Google DeepMind CEO demonstrates Genie 2, world-building AI model that could train robots
This week, 60 Minutes correspondent Scott Pelley reported on a massive leap forward in artificial intelligence technology led by Google DeepMind, the company's AI research hub.
Pelley took Astra, Google DeepMind's AI assistant that can see and hear with cameras and microphones, for a test drive on the streets of London, near DeepMind's headquarters in the United Kingdom.
"What can you tell me about this building I'm looking at?" he asked, wearing a pair of black glasses equipped with Astra, microphones, and a camera.
"This is the Coal Drops Yard, a shopping and dining district," the AI agent replied.
In a gallery filled with artwork chosen by 60 Minutes, Pelley raised a smartphone and asked Astra what painting he was standing in front of.
The AI agent recognized the painting as "Automat" by Edward Hopper.
Pelley asked Astra what emotions are being expressed by the painting's subject, a woman sitting alone in a cafeteria.
Astra said she "appears pensive and contemplative," and that her expression suggests "a sense of solitude."
And with a little push, Astra could do even more: it created a story around the painting.
"It's a chilly evening in the city. A Tuesday, perhaps. The woman, perhaps named Eleanor, sits alone in the diner, enjoying a warm cup of coffee," Astra said.
"She has found herself thinking about the future, wondering if she should pursue her dreams."
In an interview with Google DeepMind CEO and co-founder Demis Hassabis, Pelley asked if there were moments when an AI agent did something unexpected.
"That has happened many times…since the beginning of DeepMind," he told Pelley.
"[With] recent systems like Astra… being able to be that good at understanding the physical world was not something we were expecting it to be that good at that quickly."
While reporting this story, 60 Minutes learned more about advancements in generative AI that produce images, video and even 3D interactive environments.
Two years ago, Pelley and a 60 Minutes team saw a demo for an AI model that could produce short videos using simple text commands.
After typing in a text prompt to generate a "golden retriever with wings," several images appeared on screen, showing a golden-haired puppy walking through grass with wings, the image fairly blurry and distorted.
Two years later, the technology has made astounding progress.
Director of product development Tom Hume showed 60 Minutes associate producer Katie Brennan a demonstration of Veo 2, a video-generating AI model.
A similar prompt, but with even more text added to it, produced a photorealistic video of a golden retriever puppy with wings running through a field of grass and flowers.
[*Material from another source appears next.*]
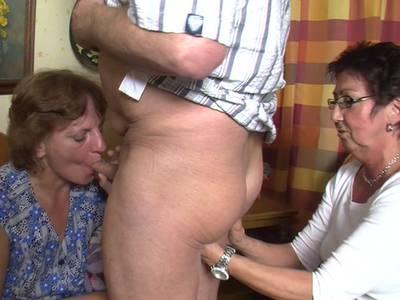 Deutsche Hausfrau Nikki beim Schwanz lutschen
Sunlight shone through its birdlike wings that flapped as it ran. It looked like a live-action scene filmed with a movie camera, sharp and detailed.
Hassabis and DeepMind research scientist Jack Parker-Holder showed Pelley an AI model called Genie 2.
Genie 2 can create a 3D world from a single static image that can be explored by a human player or AI agent.
Parker-Holder pointed to an employee's photograph on a screen: the view from the top of a waterfall in California, looking out at the horizon.
"So, we prompt the model with this image, which is not game-like, and Genie converts it into a game-like world that you can then interact in," he explained.
Suddenly, a video played of what looked like a first-person video game that starts at the top of the waterfall in the photograph.
The avatar walked around the pool at the top of the waterfall, water droplets misting into the air. As they turned right, a landscape that wasn't in the original photograph appeared.
In another example, a paper plane soared through a Western landscape. New features came into view as the plane soared ahead.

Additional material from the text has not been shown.